-------- ФРАГМЕНТ ТЕКСТА --------

В своих блестящих замечаниях чл. Гос. Сов. Кони справедливо указывал, между прочим, что «письма жениха к невесте, ставшей затем его женою, матери к дочери, сына к отцу очень часто содержат в себе своего рода исповедь, раскрытие тайны которой можно допустить лишь тогда, когда это не может задеть, уязвить или возмутить ничьих личных чувств» (Отчеты, стр. 162).
Но когда г. Кони утверждал, что «письма вовсе не литературные произведения, так как подходя в некоторых случаях к таковым по форме, они не подходят к ним ни по цели, ни по источникам», то почтенный представитель Государственного Совета находился, по-видимому, под влиянием чересчур сильного увлечения интимным характером частной переписки.
Поэтому слова г. Кони, что «понятие об авторском праве не может быть применимо всецело к письмам», следует принимать cum grano salis. Вчитываясь в речи членов Госуд. Совета об отражении в переписке личной жизни, семейных радостей и горестей, о «мечтательной лжи» в частных письмах, невольно думаешь:
Прекрасно, что и говорить! Но все же не следовало как будто забывать, что вырабатывался закон о защите не личных прав вообще, a прав автора, правильная охрана которых требует именно отмежевания их от других категорий правовых явлений. Так в возникшем неожиданно стремлении оградить личную и семейную сферу человека претерпевал опасности крушения один из коренных принципов авторского права.
При этом составители закона упустили из виду и то, что авторское право не исчерпывается интересами данных лиц, что за спиною автора стоит все общество, для которого опубликование продуктов духовного творчества, хотя бы они выражались в письме, есть также предмет интереса и права.
[10] Доклад думской ком., Приложения к Ст. отч., стр. 5.
[11] «Для успеха фотографических снимков весьма важна предварительная подготовка пластинок, выбор места для постановки аппарата. уменье воспользоваться надлежащим освещением, приданье снимаемому предмету или лицу верного положения, группировка их, отделка негатива и ретушевка».

-------- ИЗВЛЕЧЁННЫЕ МАТЕРИАЛЫ --------

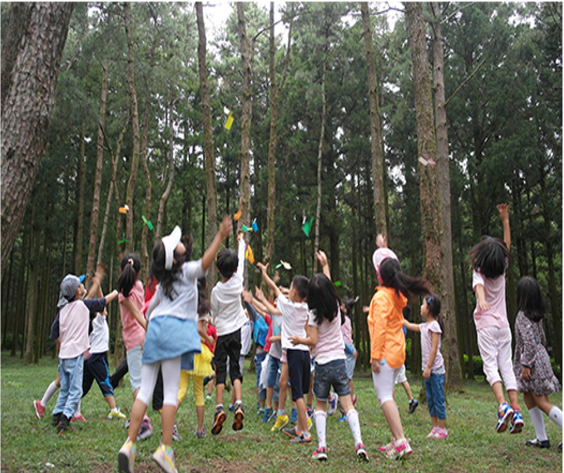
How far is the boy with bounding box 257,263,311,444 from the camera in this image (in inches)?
207

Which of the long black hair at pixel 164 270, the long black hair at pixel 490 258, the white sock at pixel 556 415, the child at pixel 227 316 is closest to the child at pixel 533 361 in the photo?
the white sock at pixel 556 415

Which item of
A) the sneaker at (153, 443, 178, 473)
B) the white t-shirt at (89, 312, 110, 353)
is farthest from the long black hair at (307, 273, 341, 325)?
the white t-shirt at (89, 312, 110, 353)

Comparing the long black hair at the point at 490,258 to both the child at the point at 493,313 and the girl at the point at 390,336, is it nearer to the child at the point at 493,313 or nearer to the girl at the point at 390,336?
the child at the point at 493,313

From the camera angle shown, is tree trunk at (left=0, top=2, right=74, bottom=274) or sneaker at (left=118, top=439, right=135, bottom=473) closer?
sneaker at (left=118, top=439, right=135, bottom=473)

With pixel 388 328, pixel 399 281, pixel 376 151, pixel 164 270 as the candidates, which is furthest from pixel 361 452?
pixel 376 151

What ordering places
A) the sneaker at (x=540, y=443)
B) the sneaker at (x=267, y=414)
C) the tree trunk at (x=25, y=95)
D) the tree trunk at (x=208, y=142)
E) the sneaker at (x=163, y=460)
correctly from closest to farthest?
the sneaker at (x=163, y=460), the tree trunk at (x=25, y=95), the sneaker at (x=540, y=443), the sneaker at (x=267, y=414), the tree trunk at (x=208, y=142)

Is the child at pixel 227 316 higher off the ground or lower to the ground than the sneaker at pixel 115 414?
higher

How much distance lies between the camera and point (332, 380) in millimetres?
4727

--------

- ЗАДАНИЯ -
- 1) Изложите содержание фрагмента в двух предложениях.
- 2) Выпишите из фрагмента дословно отрывок между словами «Поэтому слова г.» и «принципов авторского права.», включая их.
Записи здесь никак не используются.

- ОТВЕТЫ -
- 1) Во фрагменте признаётся правота Кони в том, что частные письма часто содержат своего рода исповедь, но его утверждение, будто письма вовсе не литературные произведения, объясняется чересчур сильным увлечением интимным характером переписки. Составители закона, стремясь оградить личную и семейную сферу человека, забыли, что закон защищает именно права автора, и упустили из виду, что опубликование продуктов духовного творчества, даже в форме письма, составляет предмет интереса и права всего общества.

- 2)
Поэтому слова г. Кони, что «понятие об авторском праве не может быть применимо всецело к письмам», следует принимать cum grano salis. Вчитываясь в речи членов Госуд. Совета об отражении в переписке личной жизни, семейных радостей и горестей, о «мечтательной лжи» в частных письмах, невольно думаешь:
Прекрасно, что и говорить! Но все же не следовало как будто забывать, что вырабатывался закон о защите не личных прав вообще, a прав автора, правильная охрана которых требует именно отмежевания их от других категорий правовых явлений. Так в возникшем неожиданно стремлении оградить личную и семейную сферу человека претерпевал опасности крушения один из коренных принципов авторского права.